__TASK ITEM__. With the pictures removed, write out the data below exactly.

__SOURCE DATA__.
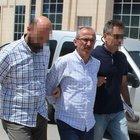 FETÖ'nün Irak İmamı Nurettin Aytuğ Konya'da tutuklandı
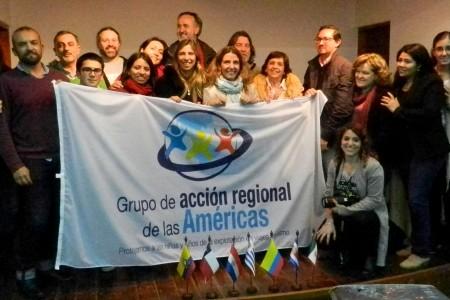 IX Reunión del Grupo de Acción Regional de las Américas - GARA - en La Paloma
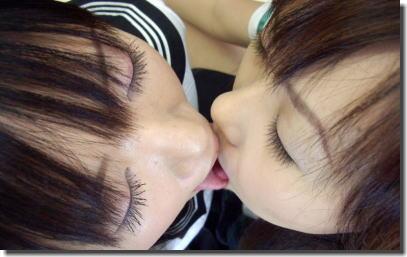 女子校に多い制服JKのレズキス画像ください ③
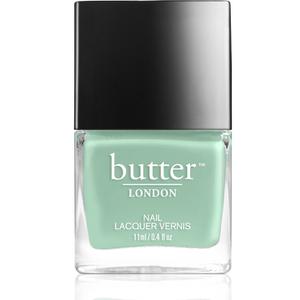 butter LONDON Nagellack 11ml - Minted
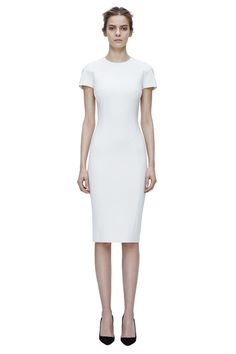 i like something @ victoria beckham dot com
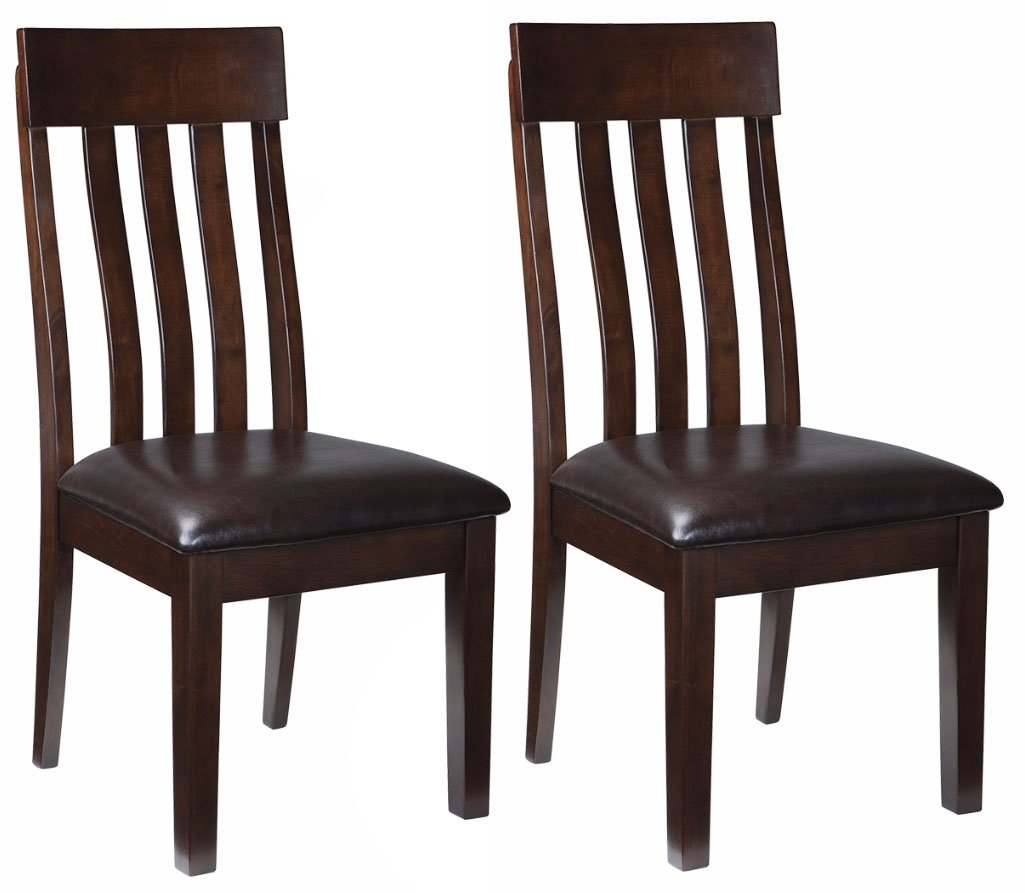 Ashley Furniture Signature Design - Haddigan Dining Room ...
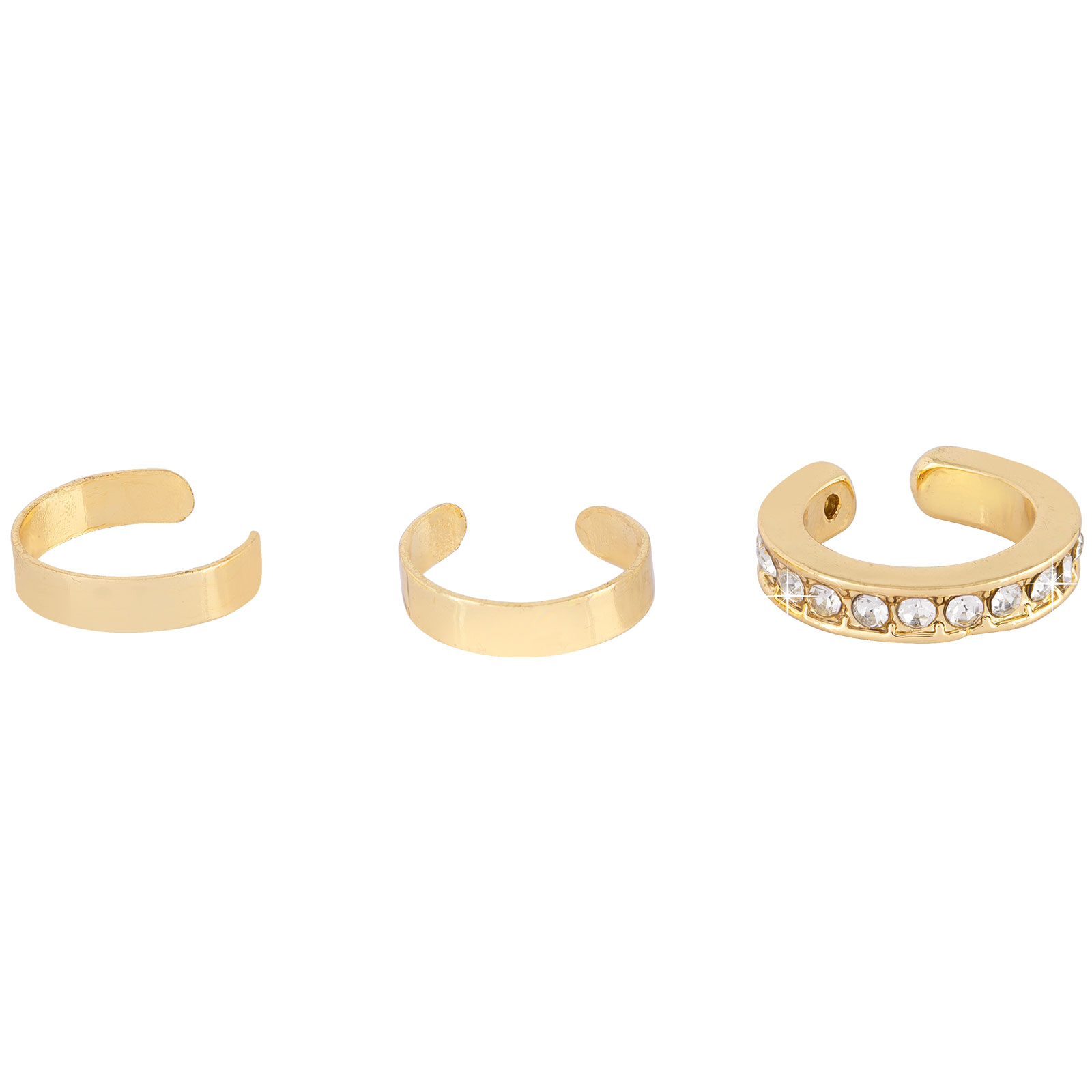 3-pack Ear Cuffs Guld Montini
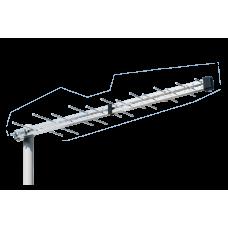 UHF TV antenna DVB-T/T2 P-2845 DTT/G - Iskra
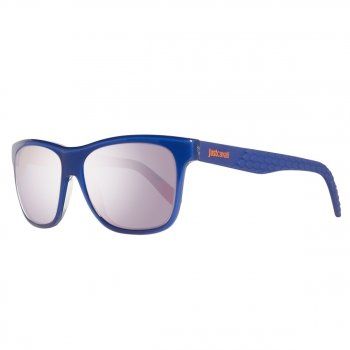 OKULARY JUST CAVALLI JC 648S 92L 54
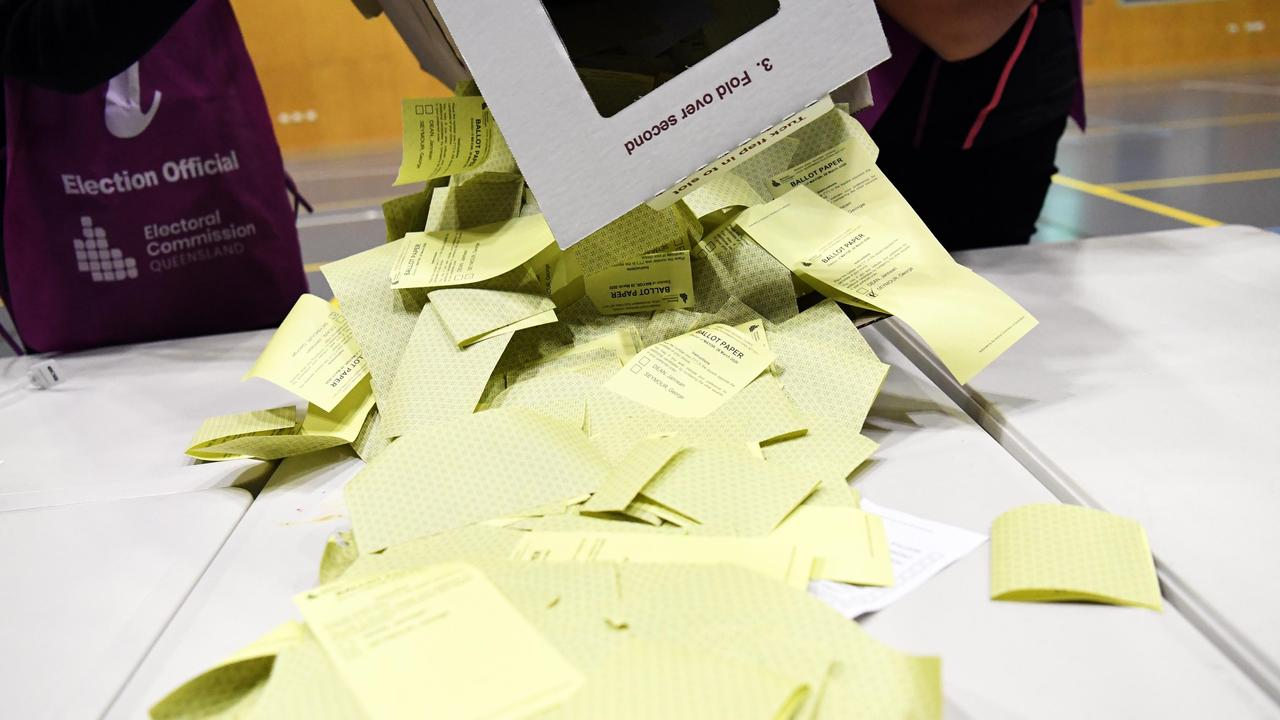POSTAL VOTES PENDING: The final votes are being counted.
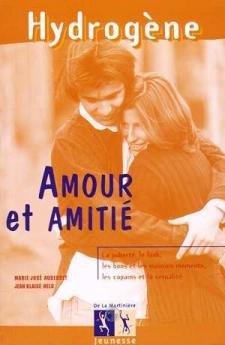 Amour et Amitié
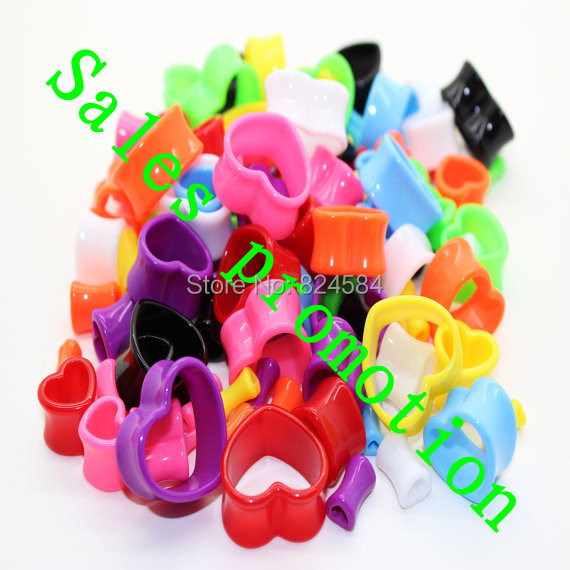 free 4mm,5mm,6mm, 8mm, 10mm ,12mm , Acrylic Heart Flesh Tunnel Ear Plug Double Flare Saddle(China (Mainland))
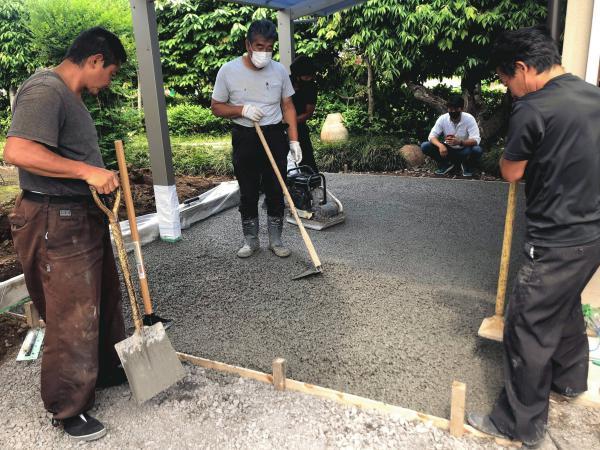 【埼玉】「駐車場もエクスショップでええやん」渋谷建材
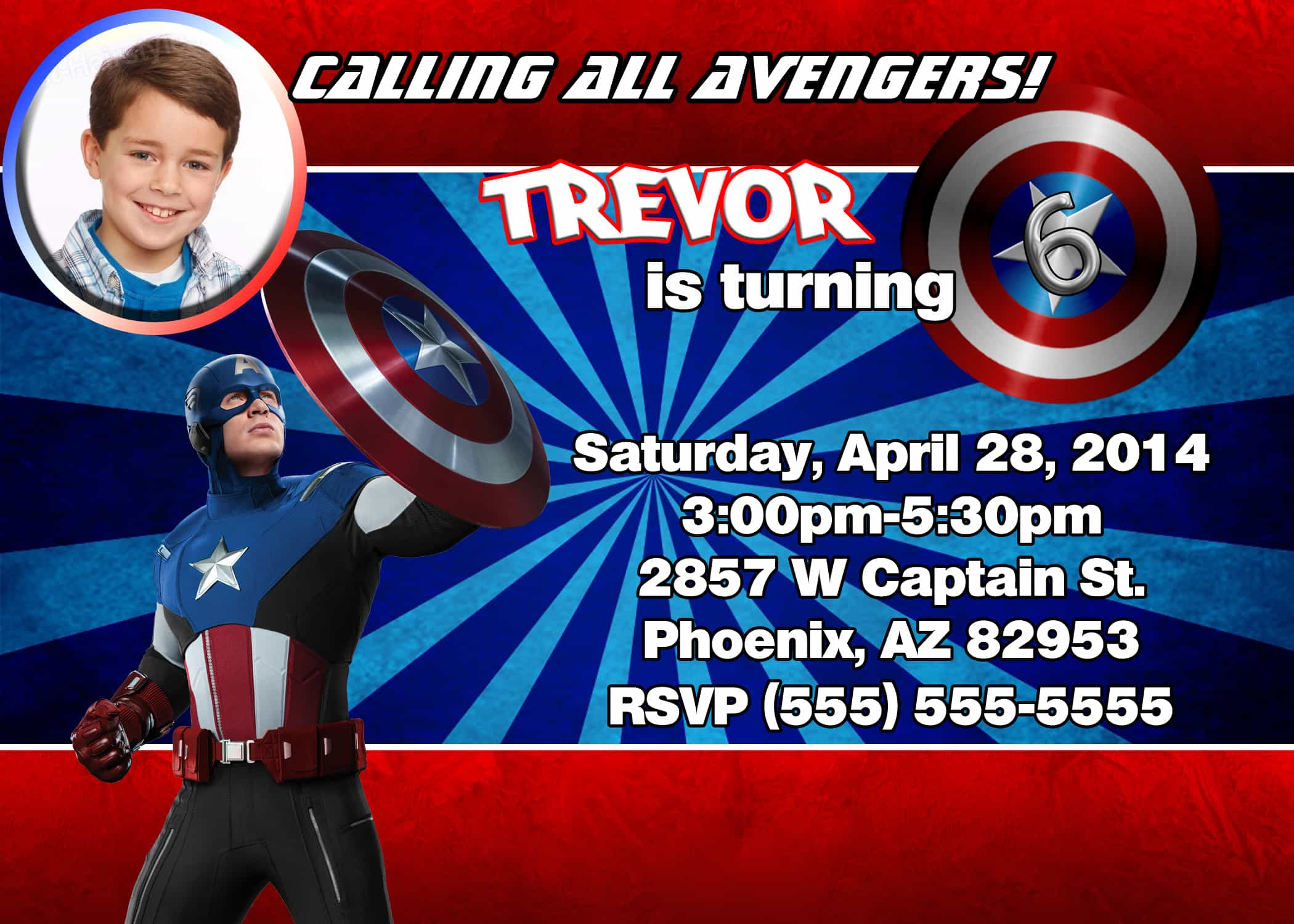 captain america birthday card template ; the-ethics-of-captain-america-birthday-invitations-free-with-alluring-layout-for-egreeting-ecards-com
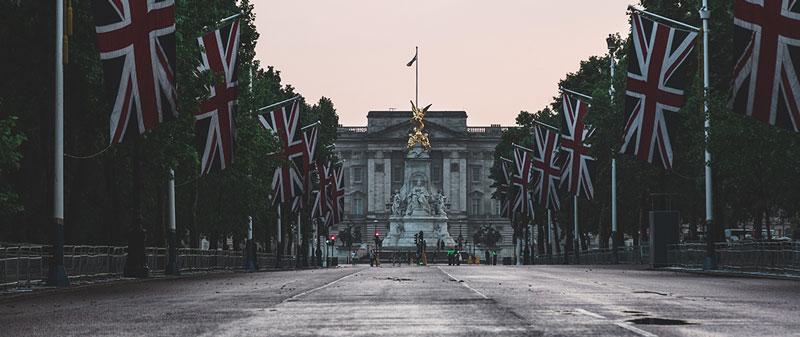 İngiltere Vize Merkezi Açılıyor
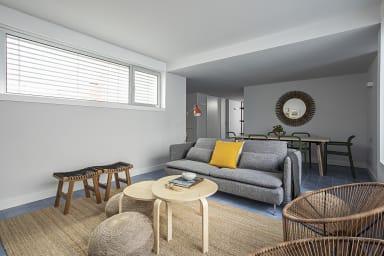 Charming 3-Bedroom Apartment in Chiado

__SOLUTION FOR THIS PROBLEM__.
 FETÖ'nün Irak İmamı Nurettin Aytuğ Konya'da tutuklandı
 IX Reunión del Grupo de Acción Regional de las Américas - GARA - en La Paloma
 女子校に多い制服JKのレズキス画像ください ③
 butter LONDON Nagellack 11ml - Minted
 i like something @ victoria beckham dot com
 Ashley Furniture Signature Design - Haddigan Dining Room ...
 3-pack Ear Cuffs Guld Montini
 UHF TV antenna DVB-T/T2 P-2845 DTT/G - Iskra
 OKULARY JUST CAVALLI JC 648S 92L 54
POSTAL VOTES PENDING: The final votes are being counted.
 Amour et Amitié
 free 4mm,5mm,6mm, 8mm, 10mm ,12mm , Acrylic Heart Flesh Tunnel Ear Plug Double Flare Saddle(China (Mainland))
 【埼玉】「駐車場もエクスショップでええやん」渋谷建材
 captain america birthday card template ; the-ethics-of-captain-america-birthday-invitations-free-with-alluring-layout-for-egreeting-ecards-com
 İngiltere Vize Merkezi Açılıyor
 Charming 3-Bedroom Apartment in Chiado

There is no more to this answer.